Supreme Court decision a boon for truck drivers and, potentially, the gig economy

Three Penn experts discuss the ruling, which gives transportation workers the ability to sue their employers in class-action lawsuits, sidestepping forced arbitration.

A white long-haul truck on an open highway.
A recent Supreme Court decision now allows transportation workers to sue their employers in class-action lawsuits. This verdict could have implications for truckers, but could also affect Uber drivers and others in the gig economy.

Millions of transportation workers who engage in interstate commerce now have the right to take their employers to court and to participate in class-action lawsuits, thanks to a unanimous Supreme Court decision in January. The result could have implications for Uber drivers and other gig-economy workers, too.  

The case, New Prime v. Oliveira, pitted long-haul driver Dominic Oliveira against trucking company New Prime. After completing 40,000 training miles, Oliveira became a driver, but was classified as an independent contractor rather than a full-time employee. That distinction is important because in the trucking industry the title of “contractor” typically obligates drivers to do things like lease their own trucks and pay for their own gas. 

“Because they’re responsible for all these costs, when you deduct them, these drivers may not make any money in a week—which is fine if they are actually independent,” says Penn researcher Steve Viscelli, who has studied the trucking industry for a decade and wrote a brief for the Supreme Court case. “But if they’re misclassified, if they really should be an employee, they’re entitled to minimum wage.” 

Oliveira felt New Prime had intentionally misclassified him in order to pay him less, so he filed a class-action lawsuit. However, because he had signed a contract containing a forced-arbitration clause, he had no right to bring New Prime to court. Instead, the parties would have to go before an arbitrator. 

“Arbitrators basically act like judges but often with more informal procedures,” says Penn Law professor Tobias Barrington Wolff. “In theory, arbitration can be easier and cheaper than a court battle; in practice, arbitration clauses often result in people getting no recovery at all.” That’s because these clauses often include language prohibiting a class-action lawsuit like the one Oliveira wanted to bring, and class actions frequently provide the only practical mechanism for individuals to receive compensation.

The Federal Arbitration Act (FAA) “requires that arbitration clauses be enforced most of the time, even if state law would declare them unenforceable, Wolff explains. “In practical terms, this has meant that most arbitration clauses get enforced.
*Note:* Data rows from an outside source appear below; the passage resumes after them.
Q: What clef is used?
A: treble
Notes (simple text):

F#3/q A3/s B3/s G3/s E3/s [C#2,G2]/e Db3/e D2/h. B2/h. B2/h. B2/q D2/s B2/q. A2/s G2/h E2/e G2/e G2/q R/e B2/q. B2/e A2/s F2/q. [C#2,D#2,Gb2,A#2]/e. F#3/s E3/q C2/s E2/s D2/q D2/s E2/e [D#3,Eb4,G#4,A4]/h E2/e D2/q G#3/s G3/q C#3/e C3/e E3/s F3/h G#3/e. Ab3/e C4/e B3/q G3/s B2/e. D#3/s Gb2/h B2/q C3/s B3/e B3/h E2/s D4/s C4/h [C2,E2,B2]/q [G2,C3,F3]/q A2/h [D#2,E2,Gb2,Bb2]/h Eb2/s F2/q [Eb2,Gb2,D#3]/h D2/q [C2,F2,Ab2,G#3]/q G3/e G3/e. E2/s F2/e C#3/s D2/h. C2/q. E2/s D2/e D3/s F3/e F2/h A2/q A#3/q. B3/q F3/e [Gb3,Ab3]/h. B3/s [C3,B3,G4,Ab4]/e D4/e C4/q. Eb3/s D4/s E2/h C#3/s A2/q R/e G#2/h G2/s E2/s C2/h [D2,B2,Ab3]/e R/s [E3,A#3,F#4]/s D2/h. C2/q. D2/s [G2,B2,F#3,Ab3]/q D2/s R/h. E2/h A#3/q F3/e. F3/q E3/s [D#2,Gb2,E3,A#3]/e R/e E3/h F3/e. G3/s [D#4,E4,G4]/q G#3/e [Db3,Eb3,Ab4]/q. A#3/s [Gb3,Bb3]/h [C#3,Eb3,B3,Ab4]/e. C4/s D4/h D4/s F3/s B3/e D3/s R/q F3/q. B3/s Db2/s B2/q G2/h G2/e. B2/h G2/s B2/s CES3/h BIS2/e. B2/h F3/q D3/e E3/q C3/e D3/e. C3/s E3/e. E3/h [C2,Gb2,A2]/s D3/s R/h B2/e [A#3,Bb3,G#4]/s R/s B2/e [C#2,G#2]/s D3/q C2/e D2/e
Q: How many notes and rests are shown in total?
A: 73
But the FAA has an exception for ‘contracts of employment’ for certain transportation workers.” 

New Prime had argued that its truck drivers were independent contractors and therefore didn’t have a “contract of employment” with the company. But the January decision the Supreme Court rejected said that drivers like Oliveira fell under the FAA’s exception. In other words, notes Wolff, “New Prime could no longer use the statute to force arbitration.” 

It was a victory for Oliveira, but it’s also a positive step for drivers in companies like Uber and Amazon. “All of the gig workers who are crossing state lines, even from Philadelphia to Camden, can no longer be forced into individual arbitration, which means they can join class-action suits,” Viscelli says. “It’s only a carveout for transportation workers, but it’s a big change for that sector of the gig economy.” 

That sector happens to be growing at an amazing clip, says Gad Allon, a professor in the Wharton School. According to Allon, who has studied workers in the gig economy, in the past four years alone the portion of U.S. workforce participation there has increased by a factor of 10, with about 1 percent of people working in the gig economy regularly—an increase from just 0.1 percent. “In 2015, 44 million U.S. adults engaged in gig work, representing 34 percent of the entire workforce,” he adds. “Currently, they are viewed as independent contractors, in which case they have very little legal protection.” 

Viscelli thinks the next fight—one that could potentially last for the next decade—will be in deciding whether gig-economy workers are employees, independent contractors, or another as-yet-undescribed class. The courts have already seen a number of lawsuits surrounding such workers’ minimum wage. 

“In the trucking case, it’s obscene what’s happening to these workers, but it’s fairly clear,” Viscelli says. “For the stuff that’s less clear, like with workers in the gig economy, there’s likely going to be new law and potentially lots of legislation.” 

Steve Viscelli is a Robert and Penny Fox Family Pavilion Scholar senior fellow, a senior fellow at the Kleinman Center for Energy Policy, and a lecturer in the Department of Sociology in the School of Arts and Sciences at the University of Pennsylvania

Tobias Barrington Wolff is a professor of law and deputy dean of alumni engagement and inclusion at the Law School at the University of Pennsylvania

Gad Allon is the Jeffrey A. Keswin Professor; a professor of operations, information, and decisions; and director of the Jerome Fisher Program in Management & Technology at the Wharton School at the University of Pennsylvania.